Earlier this summer Dr Seán Moffatt, who wrote the GAA’s position statement on concussion, stated they would not be following the protocols adopted by professional rugby union.
“Given all the international research and guidelines regarding sports concussion I don’t see how they can have that five-minute rule in rugby,” Dr Moffatt told The Irish Times.
“That’s not something the GAA advise. As SCAT [sport concussion assessment tool – version three] states, any athlete with suspected concussion should be removed from play and not return to the present game, be medically assessed, monitored for deterioration and not allowed back to play until they complete the return to play protocol and are medically passed fit.

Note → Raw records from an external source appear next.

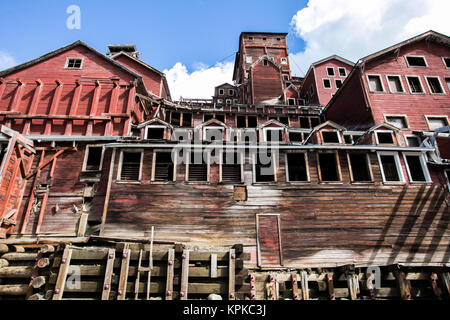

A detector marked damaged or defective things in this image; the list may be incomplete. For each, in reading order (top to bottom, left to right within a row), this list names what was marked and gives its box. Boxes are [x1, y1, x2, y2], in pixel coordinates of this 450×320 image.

broken window [368, 76, 384, 92]
broken window [386, 76, 404, 93]
broken window [406, 77, 424, 93]
broken window [428, 76, 444, 94]
broken window [83, 146, 103, 171]
broken window [120, 152, 142, 181]
broken window [153, 153, 174, 182]
broken window [188, 151, 207, 181]
broken window [221, 152, 243, 182]
broken window [256, 152, 274, 182]
broken window [286, 153, 308, 181]
broken window [316, 152, 342, 181]
broken window [348, 153, 372, 181]
broken window [378, 153, 402, 182]
broken window [404, 153, 428, 181]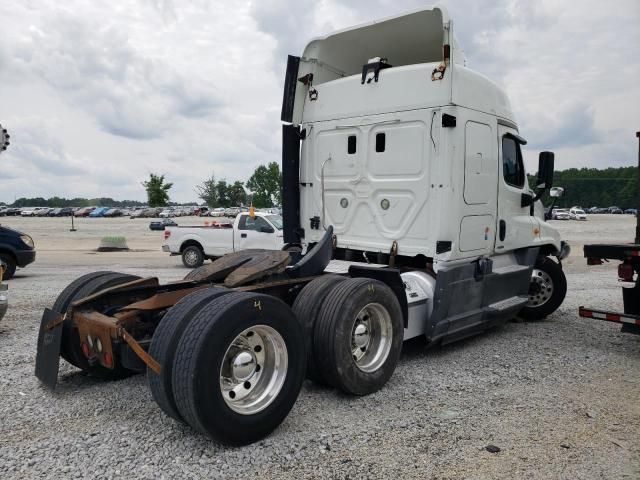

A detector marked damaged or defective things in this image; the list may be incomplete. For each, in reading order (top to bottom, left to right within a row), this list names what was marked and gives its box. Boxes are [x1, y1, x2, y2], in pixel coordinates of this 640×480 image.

“During initial period of recovery from concussion players should not drive a vehicle, and may require cognitive rest from work and studies to allow symptoms to settle.
“This is especially important in our sports where players are amateurs and hold down jobs or are students where they have other demands and limited recovery time compared to professional players.”
Cooper said yesterday: “All Irelands are there to be won. Die on every ball. Do that and we would be in with a chance of coming out victorious.”